Marc Teslowski was on a first-name basis with William Donner? What?

Donner said to me, “You can kill him, Nate. No one else will come to any harm as a result. But I really hope you don’t.”

I looked at Uldare. His eyes had a lot more fear in them than a minute ago. I wished his eyes didn’t show anything at all, just blank, glassy vacancy.

“Why not? Why shouldn’t I? He deserves it. You know he does. And it’s what I’m fucking made for. It’s what they made me for.”

Denver Colorado spoke up. “You don’t have to be that, Nathan. It’s not what Andrew wanted for you.”

“Shut up!”

Donner’s voice was calm. “We need him alive, Nathan. We need him to talk…and I want you to understand, he
will
talk. And when he does…all the people who hurt you, and your father, and your mother, and Byron, too…they’ll all be exposed. Your legal troubles will be over. You’ll be free to live your life.”

I squeezed Uldare’s throat a little tighter. The bruises on his face—marks I’d put there—darkened. His eyes bulged.

“It doesn’t matter,” I said. “I need to…I need to feel him die!”

Donner said, “Nathan, look at my face.”

I had to.

“Do you think your father was this monster’s first victim? Do you know how long I’ve been waiting to have him at my mercy? Tell me you really don’t think I intend to show him that I have none.”

I saw it again.

I don’t know what drove him to it, but I think when William Donner killed, he did it for vengeance. And I’m telling you: he relished it. The guy was one damaged piece of work. He made me feel about as dangerous as Don Knotts.

I believed him.

“Okay,” I said. “It’s fine. Don’t worry.

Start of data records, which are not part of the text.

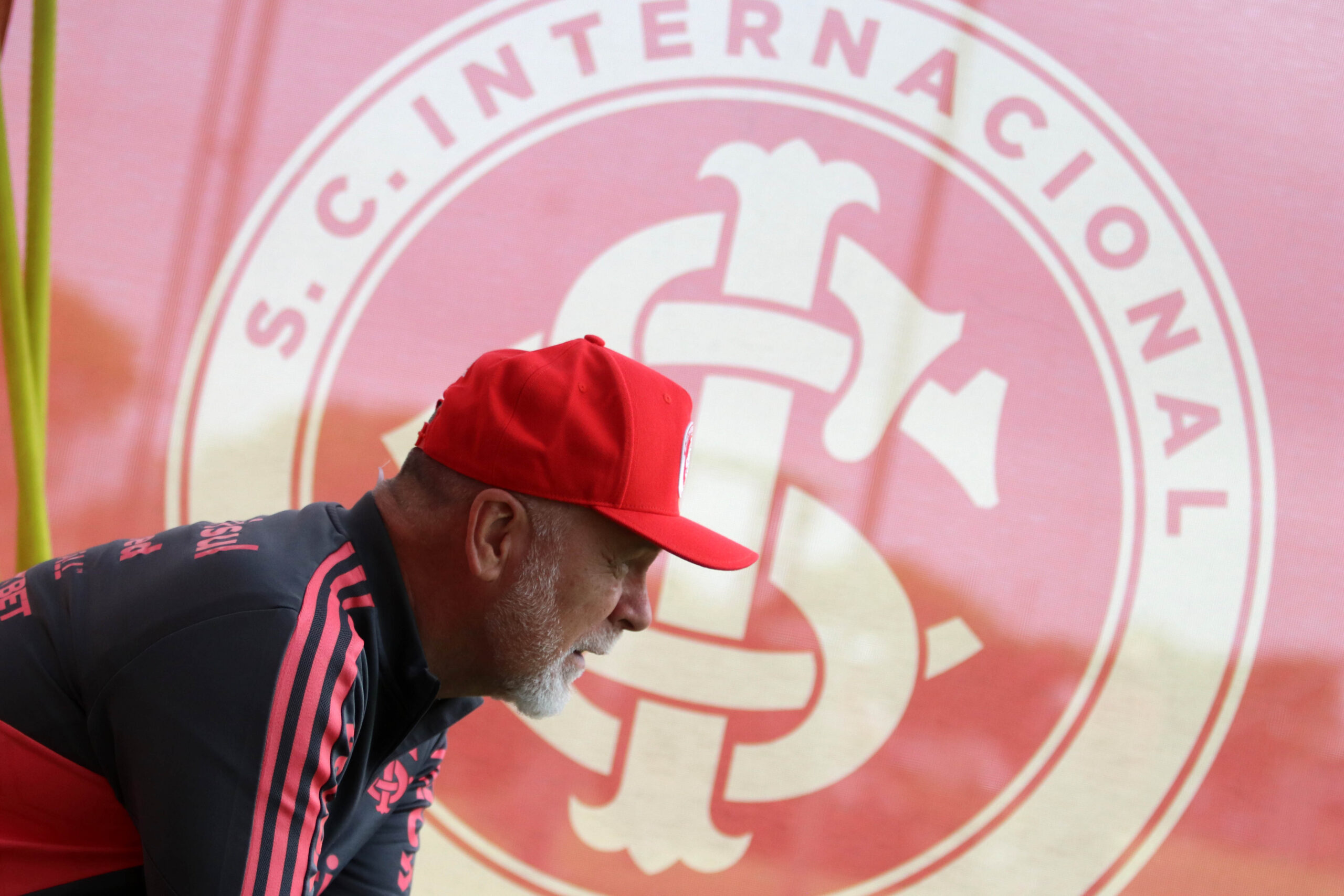 Saiba quantos e quais jogadores deixarão o Inter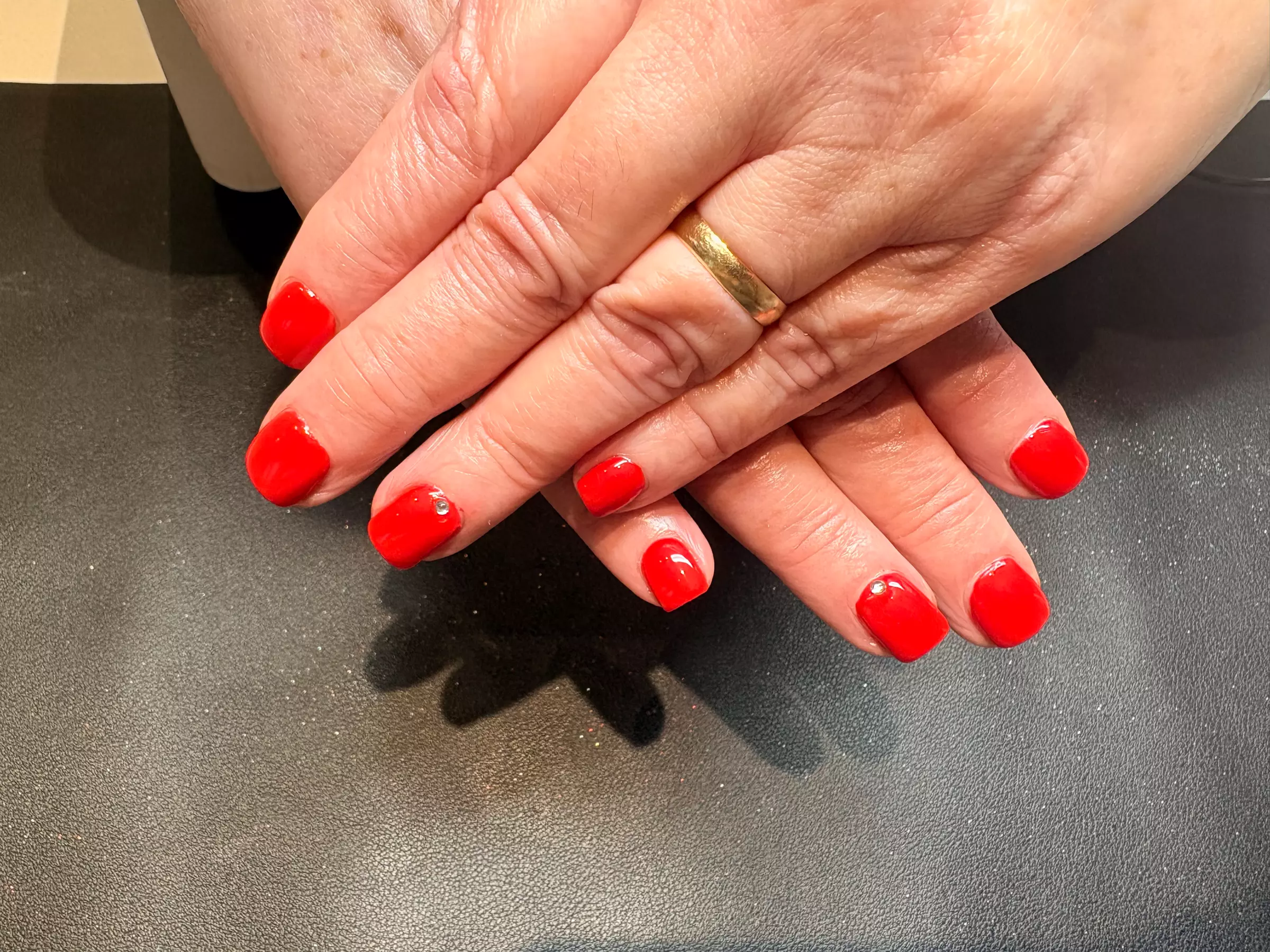 Pose de vernis semi-permanent ou capsules américaines à Saint-Gratien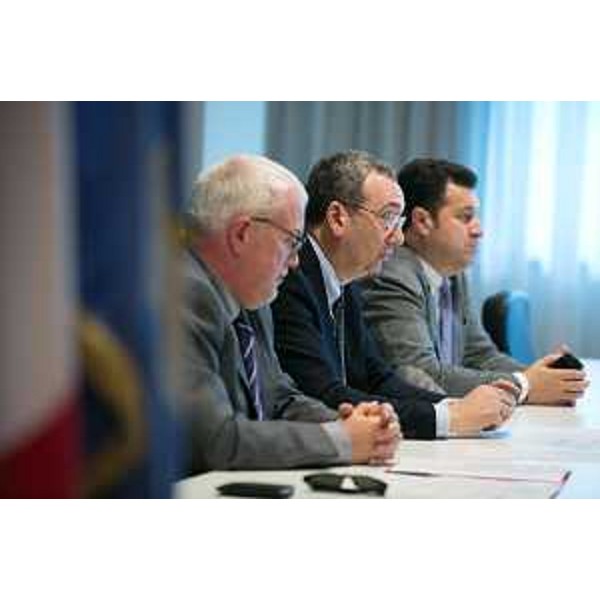 Giulio Palamara [Servizio Promozione, Statistica agraria e Marketing - Agenzia regionale sviluppo rurale (ERSA)], Sergio Bolzonello (Vicepresidente Regione FVG e assessore Attività produttive, Commercio, Cooperazione, Risorse agricole e forestali) e Franco Iacop (Presidente Consiglio regionale) alla conferenza stampa sulla partecipazione del Friuli Venezia Giulia alle Fiere ProWein [Düsseldorf (D)] e Vinitaly (Verona) - Udine 09/03/2015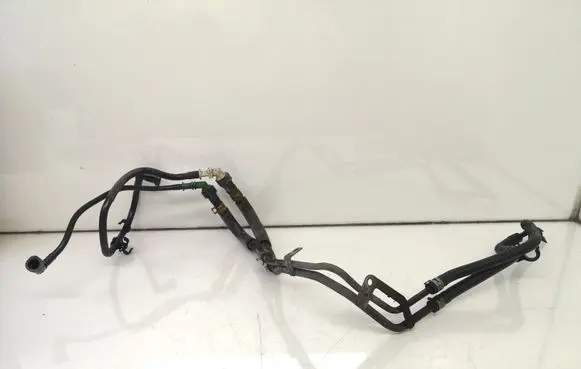 Suzuki Grand Vitara I Fuel line pipe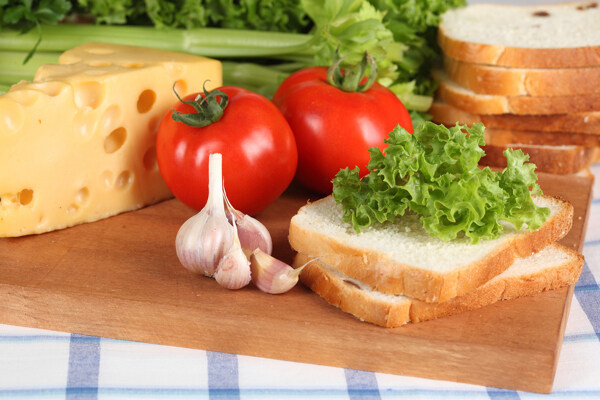 奶酪面包西红柿图片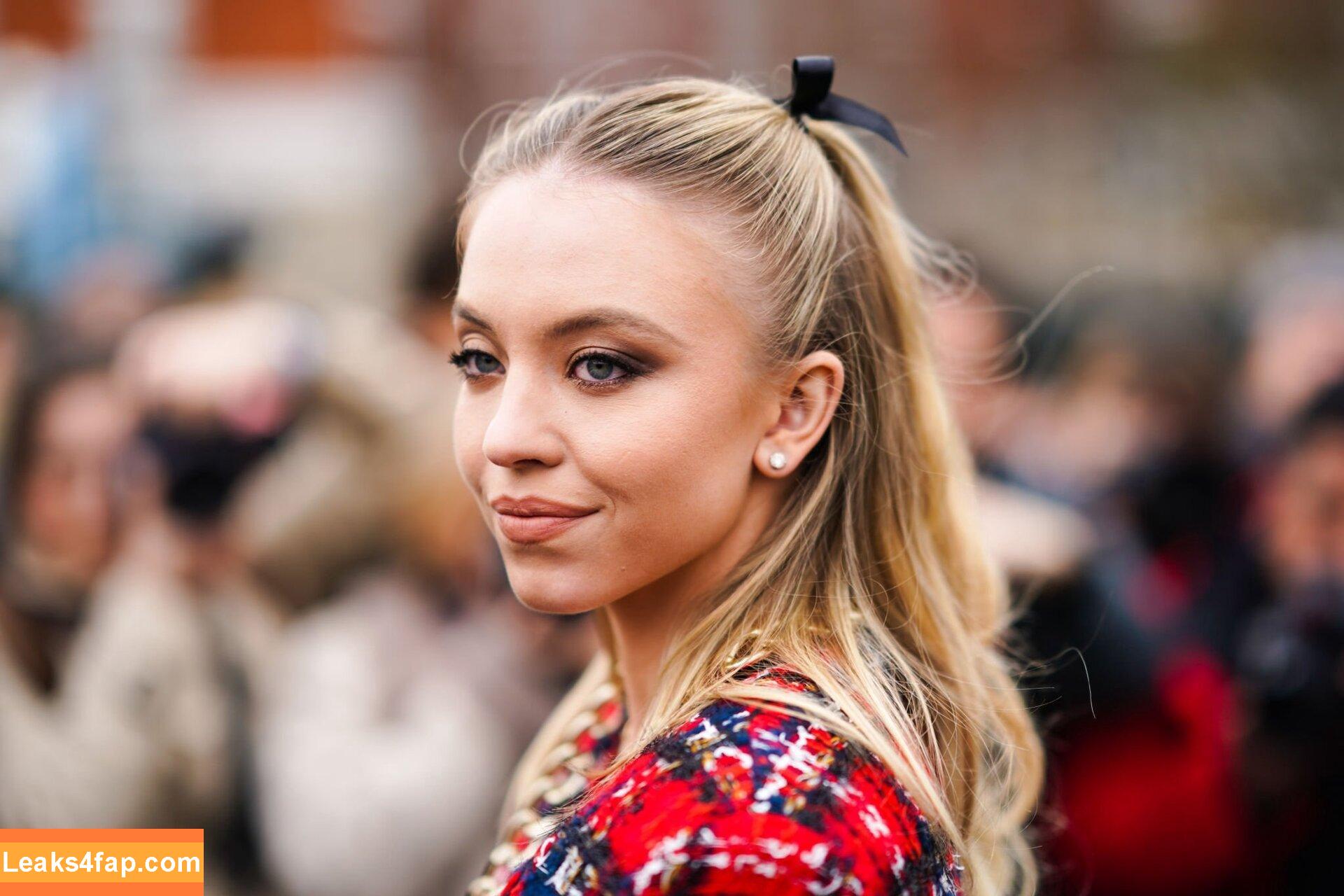 Sydney Sweeney / sydney_sweeney слитое фото фото #7358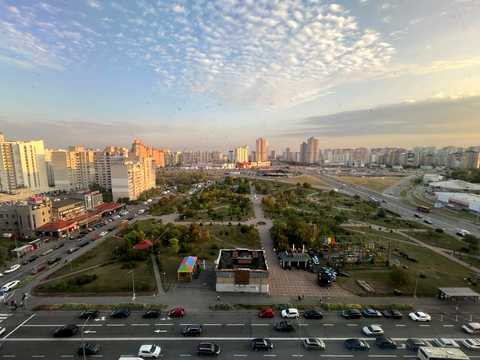 квартира по адресу Драгоманова ул., 44-А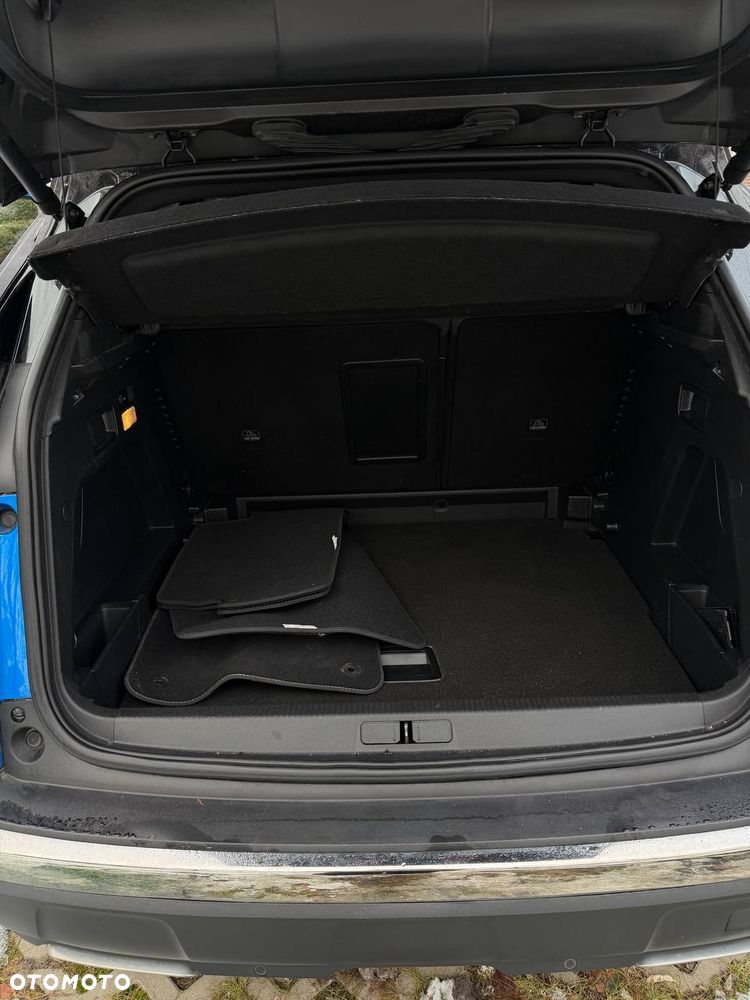 Peugeot 3008 1.6 PureTech GT S&S EAT8 - 11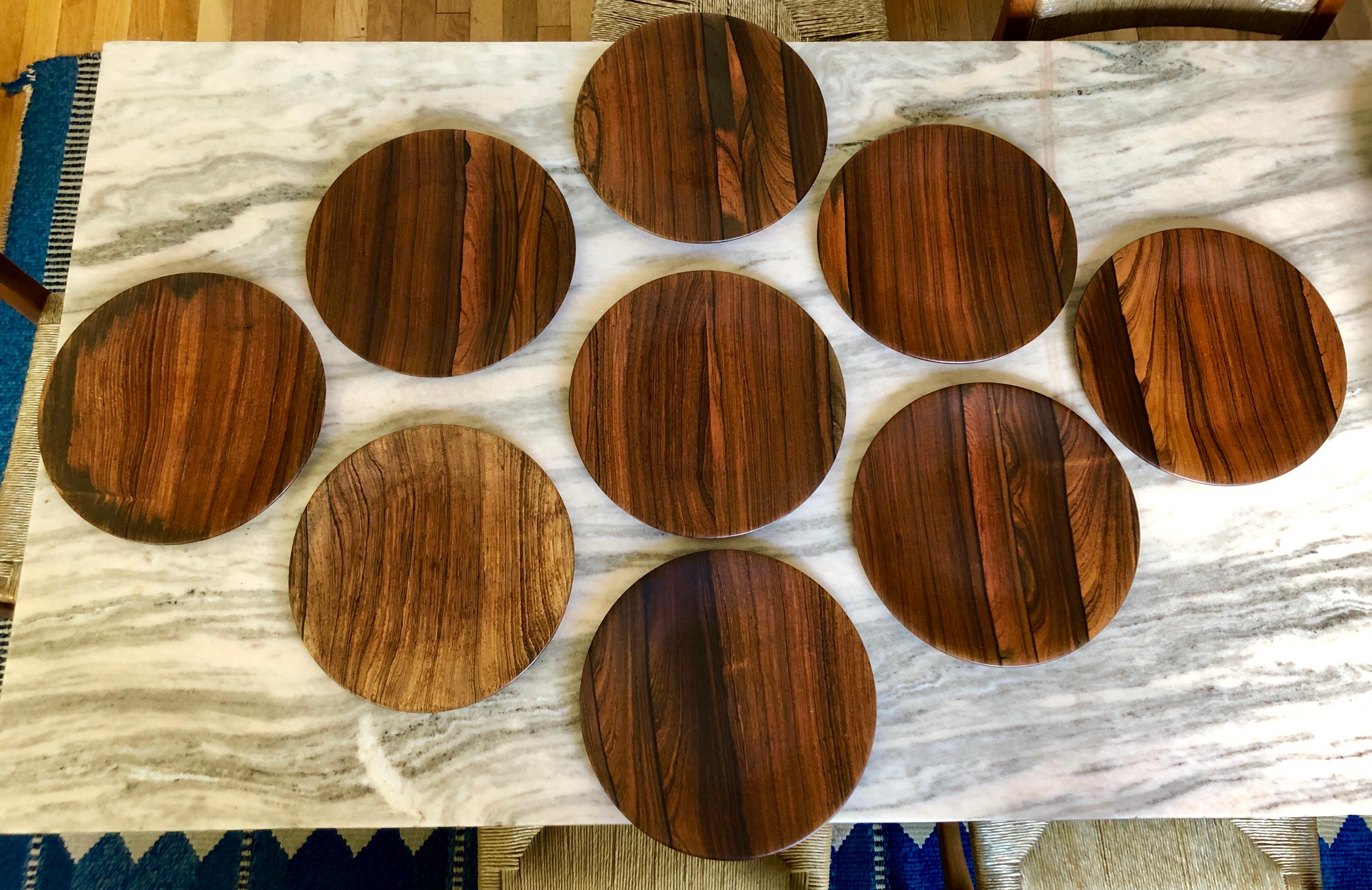 Piatti di copertura torniti a mano in palissandro. In perfette condizioni e con una bella patina. Ciascuna è firmata all'acquaforte 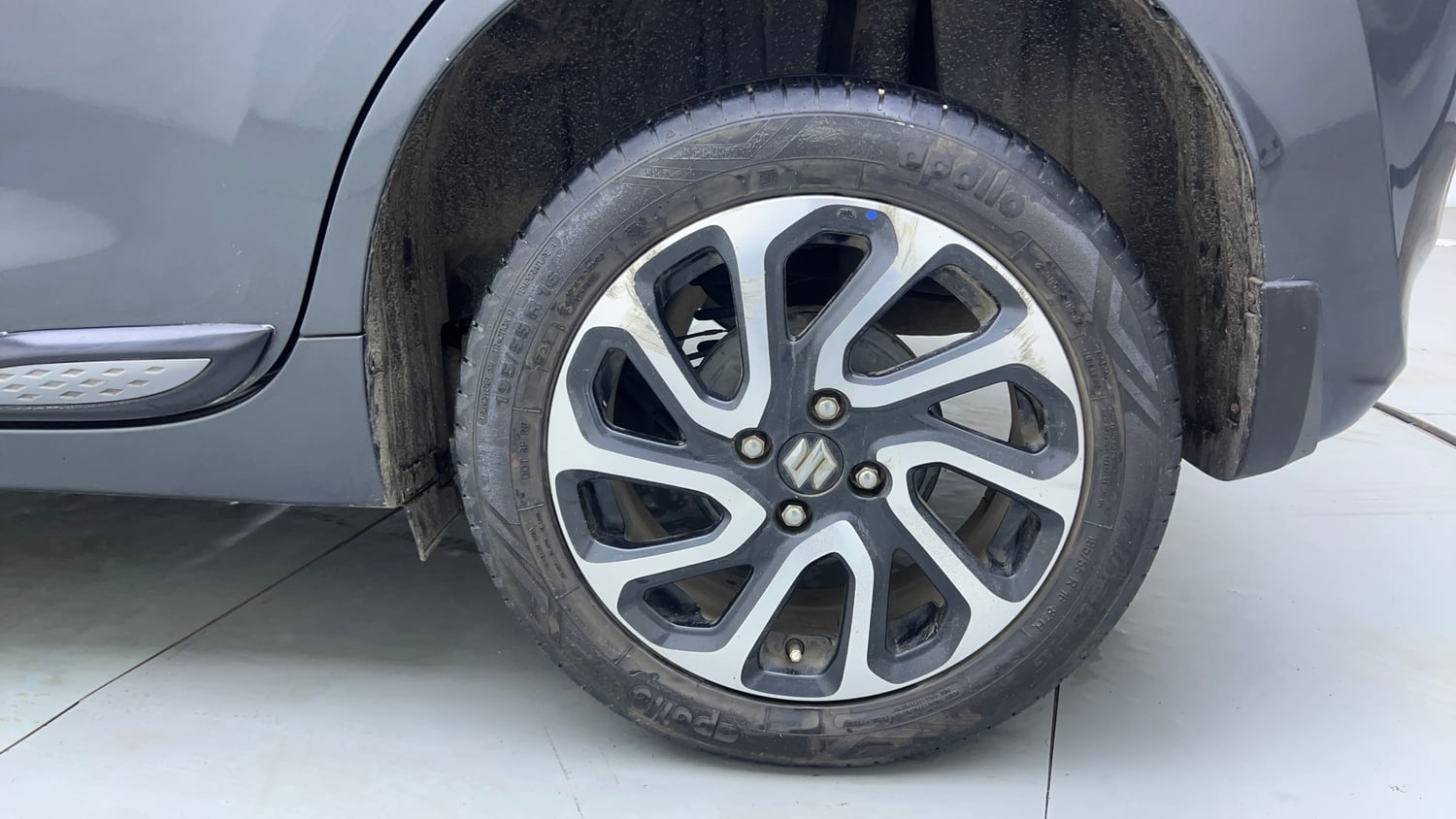 Used 2022 Maruti Suzuki Baleno Alpha MT Petrol Manual tyres LEFT REAR TYRE RIM VIEW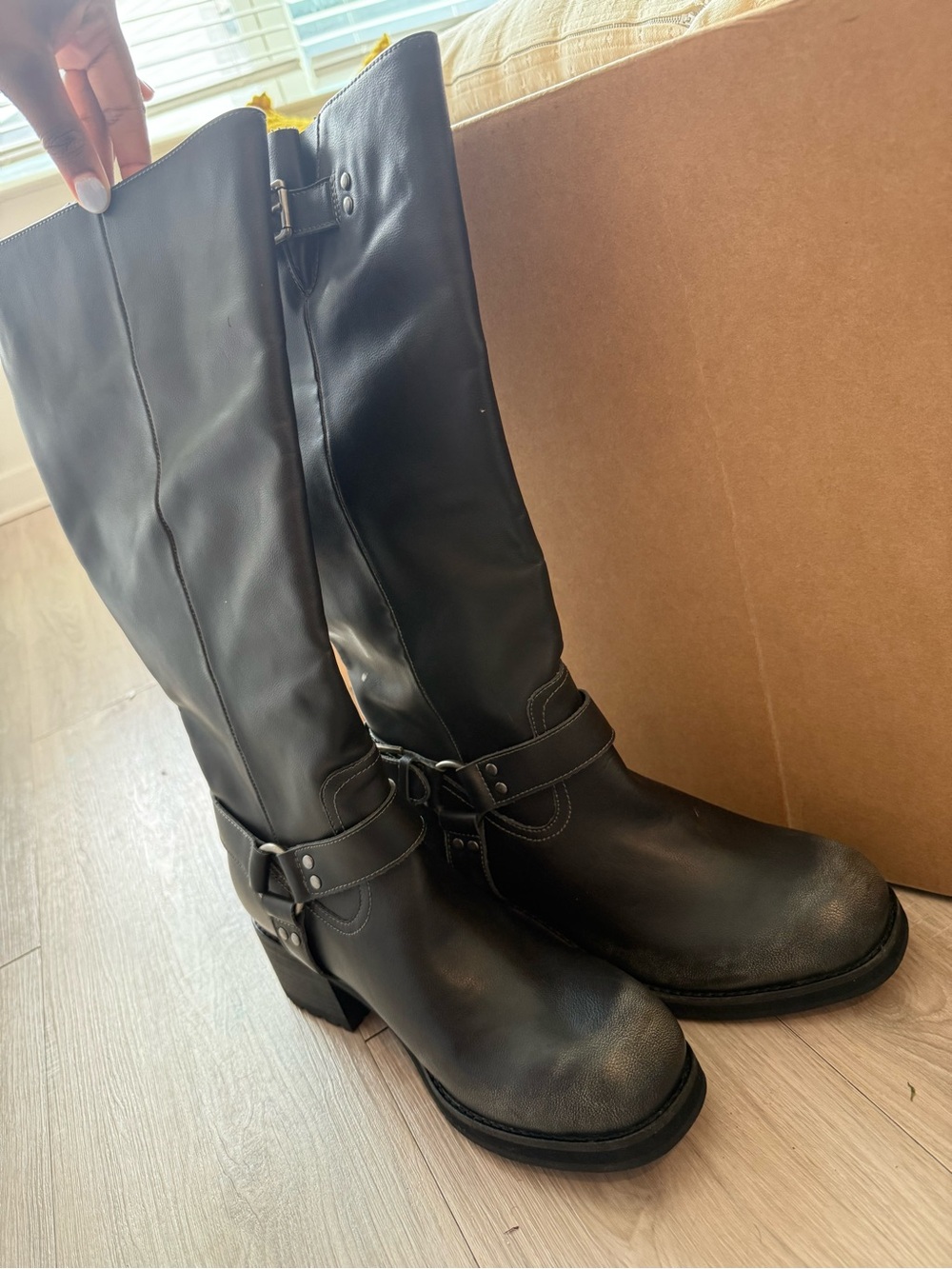 Knee High Round Toe Black Boot
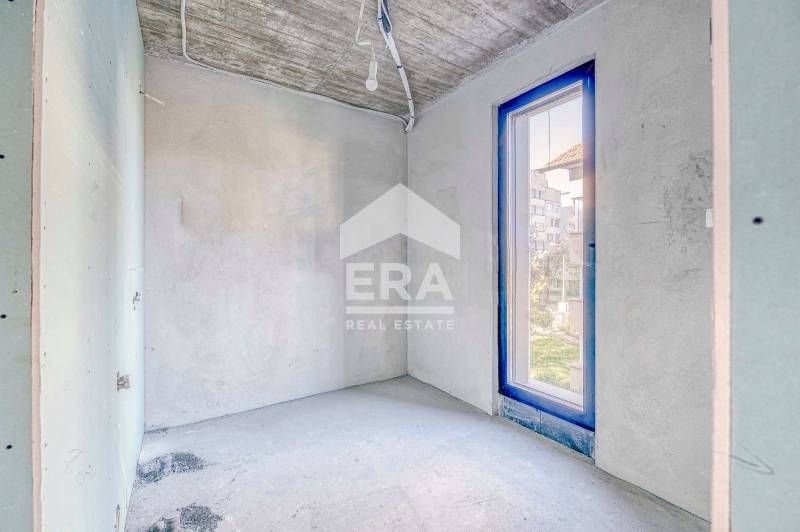 Продава се Тристаен апартамент в София, Лозенец - 172 кв.м за 3878 €/кв.м - Снимка #3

I won’t kill Uldare.”

Donner nodded slowly. “I appreciate that. It’s for the best. For now.”

“He still has to pay.”

I made the devil sign with my free hand: a fist with the pinkie and index finger extended.

When I killed Evelyn, it was out of desperation. I’ve wanted to kill out of rage, out of frustration.

But I understood a little something about the need for vengeance, too.

Uldare’s right eye got my pinkie. His left eye got my index.

He didn’t have time to close them.

There was a split second of resistance before a hot, sticky fluid covered my fingers.

We both screamed.

For different reasons.

Byron Teslowski – Eight

Byron really needed her to be there, but he still stood outside her door for a good minute before he got up the nerve to knock.

Haze opened the door blinking. She wore a big white tee shirt. Her feet were bare.

She rubbed her eyes. “Hey. What time is it?”

“Sorry,” he said. “It’s, like, late. It’s not Friday anymore. I just couldn’t sleep.”